En lieu et place demeure seulement la Maison des hommes et des techniques, précisément créée par les anciens du chantier. Là où les ouvriers se retrouvent encore, quelque trente ans plus tard, à deviser, se rappeler, s’entretenir sur des lambeaux. Là où la parole se libère, celle que les réalisateurs ont recueillie, une parole vive et rare quand on s’aperçoit combien cette culture n’est plus guère représentée dans les médias. Elle est pourtant bien réelle, cette culture. Et c’est d’abord ce qui a motivé les réalisateurs : « Dans une situation marquée plus que jamais par l’offensive politique, sociale et culturelle du libéralisme, la mise en lumière de la culture ouvrière, avec toutes les valeurs dont elle témoigne, partage, solidarité, lutte, relève aussi du combat politique. Nous souhaitions nous y inscrire. »

Et la parole fuse. Pour Gérard, « traceur de coques », qui se voyait gamin en école des beaux-arts, c’était « un métier artistique ». Ses résultats scolaires l’emmèneront plutôt aux chantiers navals de Bordeaux. Il vit la fermeture girondine en 1969, avant d’échouer à Nantes en dessinateur, entre les cols blancs et les ouvriers dans le cambouis, soit « l’aristocratie ouvrière ». Chaque jour, se souvient un autre ancien, « on avait droit à la sirène ». À l’embauche et à la débauche. Dans les vestiaires, ça discutait « sur un plan politique, sur un plan sportif ». On commentait le journal, charriait beaucoup. « Moi, ce que j’me souviens, raconte un ancien électricien à bord, c’est que l’hiver, on se les gelait, et l’été, on crevait de chaud ! Ce qui était pénible, c’étaient les conditions à bord, et puis le bruit. » Et de pointer les collègues cognant la tôle. « On parle maintenant d’amiante… Ben, nous, on vivait dans un nuage d’amiante ! Les menuisiers découpaient des cabines, y avait 80 % d’amiante dedans ! »

Au fil des souvenirs de la besogne remontent aussi les histoires de p’tits gars servant de larbins aux anciens, des anecdotes autour de la gamelle, le flot des surnoms… « Tête d’horloge », « Jojo de Moscou », « Beau tronc », « Palpe tout », « Capitaine Cradoc », « Pied de parpaing », « Vise au trou », « la Bernique »… Des noms au diapason d’un langage, avec ses tics, son phrasé, sa ponctuation, ses verves, entre le ronflement des sirènes et le martèlement des outils sur la matière, l’éclat des revendications sociales.
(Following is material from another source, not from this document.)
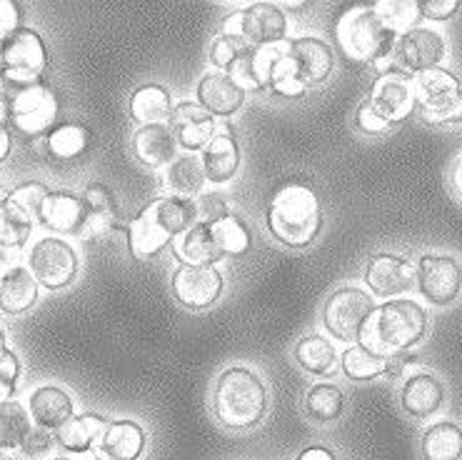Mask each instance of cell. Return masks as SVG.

Soit une matière sonore dense, qui habille remarquablement le documentaire, que les réalisateurs ont puisée au sein de la Maison des hommes. « Alors que la fermeture des chantiers leur apparaissait inéluctable, relèvent les réalisateurs, certains ont compris la nécessité de conserver les traces sonores des différents métiers impliqués dans la construction des navires. » Des traces qui offrent une texture et un rythme au récit, qui permettent aussi d’imaginer « ce que pouvait être le quotidien de ces hommes. Il était pertinent, ensuite, d’opposer ces sons avec le relatif silence qui domine aujourd’hui le site ». Où, justement, rien n’est cicatrisé, où l’on entretient (pour combien de temps encore ?) « un mode d’être, un mode de se comporter au travail, souligne un ouvrier. Ça a encore des choses à dire aujourd’hui, ça mérite encore d’être raconté ». Si bien que la Navale restera.